§ **THE EXERCISE**: Every line below should be copied exactly; drop the pictures.

§ **PROVIDED RECORDS**:
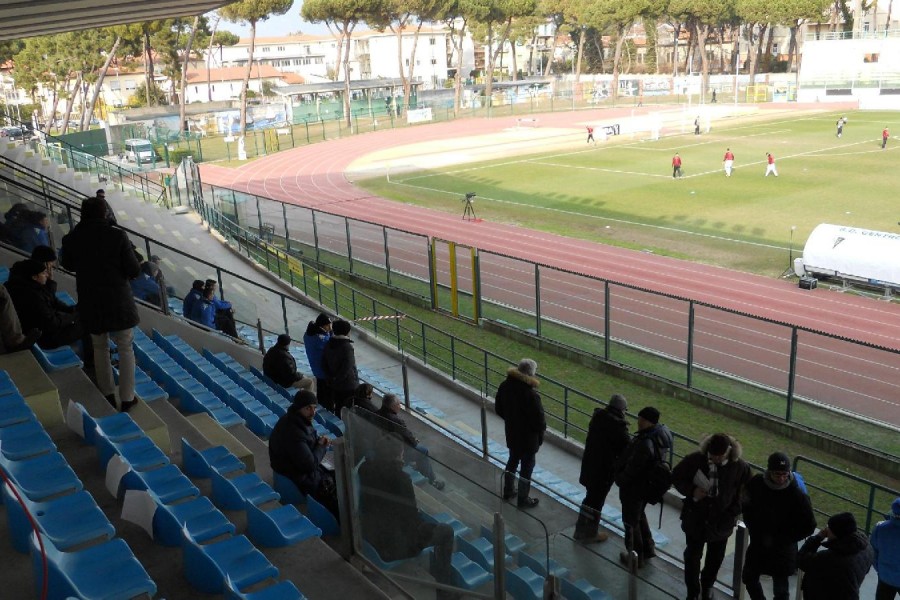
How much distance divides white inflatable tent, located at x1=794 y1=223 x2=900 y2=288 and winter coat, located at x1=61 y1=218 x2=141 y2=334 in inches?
679

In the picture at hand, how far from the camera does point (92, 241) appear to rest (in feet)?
20.3

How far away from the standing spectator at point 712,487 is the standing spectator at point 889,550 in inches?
42.9

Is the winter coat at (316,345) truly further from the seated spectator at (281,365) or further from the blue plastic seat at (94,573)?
the blue plastic seat at (94,573)

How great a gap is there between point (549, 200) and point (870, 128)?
3009 centimetres

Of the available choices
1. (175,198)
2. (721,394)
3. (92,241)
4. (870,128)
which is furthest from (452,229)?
(870,128)

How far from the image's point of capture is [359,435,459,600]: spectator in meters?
4.49

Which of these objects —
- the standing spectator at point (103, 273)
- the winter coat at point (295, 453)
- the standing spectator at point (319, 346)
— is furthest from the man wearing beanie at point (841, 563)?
the standing spectator at point (103, 273)

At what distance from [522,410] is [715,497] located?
2081mm

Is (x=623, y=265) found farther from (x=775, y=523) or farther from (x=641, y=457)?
(x=775, y=523)

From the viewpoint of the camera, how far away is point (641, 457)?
5871 mm

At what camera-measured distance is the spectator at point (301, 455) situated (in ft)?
18.5

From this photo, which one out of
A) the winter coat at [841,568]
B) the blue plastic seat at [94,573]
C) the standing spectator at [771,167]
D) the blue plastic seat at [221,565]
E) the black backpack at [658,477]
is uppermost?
the blue plastic seat at [94,573]

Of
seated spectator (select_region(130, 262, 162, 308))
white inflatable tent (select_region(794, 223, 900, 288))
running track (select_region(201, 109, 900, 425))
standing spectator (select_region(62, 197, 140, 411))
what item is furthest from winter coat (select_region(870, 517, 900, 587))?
white inflatable tent (select_region(794, 223, 900, 288))

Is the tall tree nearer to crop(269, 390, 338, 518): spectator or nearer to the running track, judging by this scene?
the running track
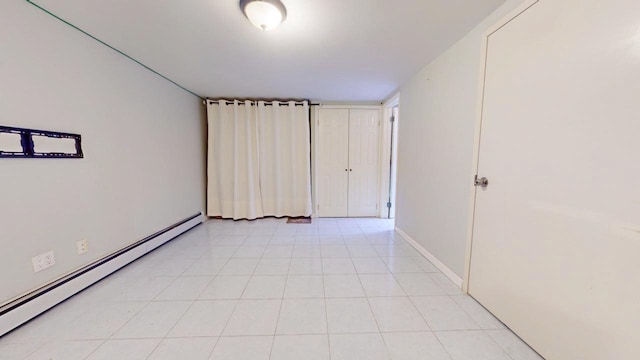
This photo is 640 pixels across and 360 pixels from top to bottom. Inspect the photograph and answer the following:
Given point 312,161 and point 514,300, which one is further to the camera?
point 312,161

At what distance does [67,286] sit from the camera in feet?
5.76

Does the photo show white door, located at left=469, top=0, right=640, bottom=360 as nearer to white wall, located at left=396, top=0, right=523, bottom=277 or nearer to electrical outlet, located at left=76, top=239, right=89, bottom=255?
white wall, located at left=396, top=0, right=523, bottom=277

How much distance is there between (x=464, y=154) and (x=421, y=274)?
3.94 feet

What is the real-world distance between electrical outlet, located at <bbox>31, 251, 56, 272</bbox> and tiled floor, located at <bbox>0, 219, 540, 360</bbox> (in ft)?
1.10

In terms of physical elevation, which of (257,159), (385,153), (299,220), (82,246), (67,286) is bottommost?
(299,220)

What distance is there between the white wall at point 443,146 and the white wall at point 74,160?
3251 millimetres

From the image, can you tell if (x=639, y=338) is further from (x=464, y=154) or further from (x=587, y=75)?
(x=464, y=154)

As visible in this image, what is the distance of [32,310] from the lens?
5.03ft

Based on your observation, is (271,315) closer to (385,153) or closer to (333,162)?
(333,162)

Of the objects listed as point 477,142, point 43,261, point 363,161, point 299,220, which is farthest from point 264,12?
point 299,220

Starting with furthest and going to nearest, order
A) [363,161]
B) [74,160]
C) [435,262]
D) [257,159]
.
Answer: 1. [363,161]
2. [257,159]
3. [435,262]
4. [74,160]

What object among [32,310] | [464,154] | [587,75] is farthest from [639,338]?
[32,310]

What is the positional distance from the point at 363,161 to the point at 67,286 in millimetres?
3885

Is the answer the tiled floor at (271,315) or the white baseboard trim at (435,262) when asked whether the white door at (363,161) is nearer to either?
the white baseboard trim at (435,262)
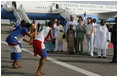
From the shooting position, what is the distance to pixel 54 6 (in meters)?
34.0

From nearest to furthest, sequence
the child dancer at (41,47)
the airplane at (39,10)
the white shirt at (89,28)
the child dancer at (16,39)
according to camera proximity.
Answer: the child dancer at (41,47) → the child dancer at (16,39) → the white shirt at (89,28) → the airplane at (39,10)

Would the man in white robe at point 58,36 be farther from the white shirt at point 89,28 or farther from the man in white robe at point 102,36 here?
the man in white robe at point 102,36

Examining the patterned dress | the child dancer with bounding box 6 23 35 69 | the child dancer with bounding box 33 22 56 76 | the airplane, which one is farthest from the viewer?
the airplane

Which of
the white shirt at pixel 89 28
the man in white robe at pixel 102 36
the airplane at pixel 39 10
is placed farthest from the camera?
the airplane at pixel 39 10

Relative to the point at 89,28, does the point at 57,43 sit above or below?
below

§ **TASK ANSWER**:
How much distance divides white inflatable tent, located at x1=794 y1=223 x2=900 y2=288 and winter coat, located at x1=61 y1=218 x2=141 y2=334 in inches?
679

In the picture at hand, how far from the camera does point (92, 241) appear to rest (in feet)?
20.3

How far away from the standing spectator at point 712,487 is the standing spectator at point 889,550 in inches?
42.9

Is the winter coat at (316,345) truly further from the seated spectator at (281,365) or further from the blue plastic seat at (94,573)?
the blue plastic seat at (94,573)

How great a gap is there between point (549, 200) and point (870, 128)?
3009 centimetres

Of the available choices
1. (175,198)
2. (721,394)
3. (92,241)
4. (870,128)
which is furthest from (452,229)?
(870,128)

How far from the image's point of capture is [359,435,459,600]: spectator in meters?
4.49

Which of these objects —
- the standing spectator at point (103, 273)
- the winter coat at point (295, 453)
- the standing spectator at point (319, 346)
— is furthest from the man wearing beanie at point (841, 563)?
the standing spectator at point (103, 273)

At what distance from [522,410] is [715,497] located?
2081mm

Is (x=623, y=265) found farther from (x=775, y=523) or farther from (x=641, y=457)?
(x=775, y=523)

From the viewpoint of the camera, how far away is point (641, 457)?
5871 mm

At what camera-measured distance is the spectator at point (301, 455) situated (in ft)?
18.5

From this photo, which one out of
A) the winter coat at [841,568]
B) the blue plastic seat at [94,573]
C) the standing spectator at [771,167]
D) the blue plastic seat at [221,565]
E) the black backpack at [658,477]
is uppermost?
the blue plastic seat at [94,573]

Of
seated spectator (select_region(130, 262, 162, 308))
white inflatable tent (select_region(794, 223, 900, 288))
running track (select_region(201, 109, 900, 425))
standing spectator (select_region(62, 197, 140, 411))
what item is furthest from winter coat (select_region(870, 517, 900, 587))?
white inflatable tent (select_region(794, 223, 900, 288))

Is the tall tree nearer to crop(269, 390, 338, 518): spectator or nearer to the running track, judging by this scene?
the running track
This photo is 640 pixels across and 360 pixels from top to bottom. Inspect the photograph and answer the following:
Given point 312,161 and point 514,300, which one is further to the camera?
point 312,161

At what distance does [67,286] sit from the camera in feet?
5.76

Does the photo show white door, located at left=469, top=0, right=640, bottom=360 as nearer to white wall, located at left=396, top=0, right=523, bottom=277 or nearer to electrical outlet, located at left=76, top=239, right=89, bottom=255?
white wall, located at left=396, top=0, right=523, bottom=277

How much distance is there between (x=464, y=154) and (x=421, y=274)?
3.94 feet

What is the real-world distance between electrical outlet, located at <bbox>31, 251, 56, 272</bbox> and tiled floor, located at <bbox>0, 219, 540, 360</bbox> (in ft)?
1.10

In terms of physical elevation, which of (257,159), (385,153), (299,220), (82,246), (67,286) is bottommost?
(299,220)

What distance is there between the white wall at point 443,146 and the white wall at point 74,160?
3251 millimetres

From the image, can you tell if (x=639, y=338) is further from (x=464, y=154) or further from (x=587, y=75)?
(x=464, y=154)

As visible in this image, what is the distance of [32,310] from the lens?
5.03ft

Based on your observation, is (271,315) closer to (385,153) or closer to (333,162)?
(333,162)

Of the objects listed as point 477,142, point 43,261, point 363,161, point 299,220, which is farthest from point 264,12?
point 299,220

Starting with furthest and going to nearest, order
A) [363,161]
B) [74,160]
C) [435,262]
D) [257,159]
.
Answer: 1. [363,161]
2. [257,159]
3. [435,262]
4. [74,160]

What object among [32,310] | [464,154] | [587,75] is farthest from [639,338]?
[32,310]

What is the positional distance from the point at 363,161 to the point at 67,286 in millimetres?
3885

Is the answer the tiled floor at (271,315) or the white baseboard trim at (435,262) when asked whether the white door at (363,161) is nearer to either?
the white baseboard trim at (435,262)
From the shooting position, what is the distance to pixel 54 6 (in meters)?
34.0

From nearest to furthest, sequence
the child dancer at (41,47)
the airplane at (39,10)
the white shirt at (89,28)
the child dancer at (16,39)
according to camera proximity.
Answer: the child dancer at (41,47) → the child dancer at (16,39) → the white shirt at (89,28) → the airplane at (39,10)

Would the man in white robe at point 58,36 be farther from the white shirt at point 89,28 or farther from the man in white robe at point 102,36 here?
the man in white robe at point 102,36

Examining the patterned dress | the child dancer with bounding box 6 23 35 69 | the child dancer with bounding box 33 22 56 76 | the airplane, which one is farthest from the viewer?
the airplane

Which of
the white shirt at pixel 89 28
the man in white robe at pixel 102 36
the airplane at pixel 39 10
is placed farthest from the camera?
the airplane at pixel 39 10

Relative to the point at 89,28, does the point at 57,43 sit above or below?
below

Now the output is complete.